> [RECORDS]
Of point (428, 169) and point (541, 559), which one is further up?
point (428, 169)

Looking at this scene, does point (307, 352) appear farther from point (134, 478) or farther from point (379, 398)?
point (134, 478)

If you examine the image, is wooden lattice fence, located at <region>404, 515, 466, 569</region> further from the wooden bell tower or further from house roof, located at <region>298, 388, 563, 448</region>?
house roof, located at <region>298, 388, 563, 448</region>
...
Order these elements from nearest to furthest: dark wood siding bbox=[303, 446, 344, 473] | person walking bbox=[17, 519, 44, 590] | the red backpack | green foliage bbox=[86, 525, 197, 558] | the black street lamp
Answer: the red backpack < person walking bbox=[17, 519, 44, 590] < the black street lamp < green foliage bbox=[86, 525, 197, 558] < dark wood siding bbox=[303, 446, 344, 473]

> [TASK BRIEF]
Return the rows from the line that contains "Order these elements" through the line that contains "Answer: the red", copying them exactly.

> [SOLUTION FOR THIS TASK]
Order these elements from nearest to furthest: dark wood siding bbox=[303, 446, 344, 473] | person walking bbox=[17, 519, 44, 590] | the red backpack | green foliage bbox=[86, 525, 197, 558] | the black street lamp
Answer: the red backpack < person walking bbox=[17, 519, 44, 590] < the black street lamp < green foliage bbox=[86, 525, 197, 558] < dark wood siding bbox=[303, 446, 344, 473]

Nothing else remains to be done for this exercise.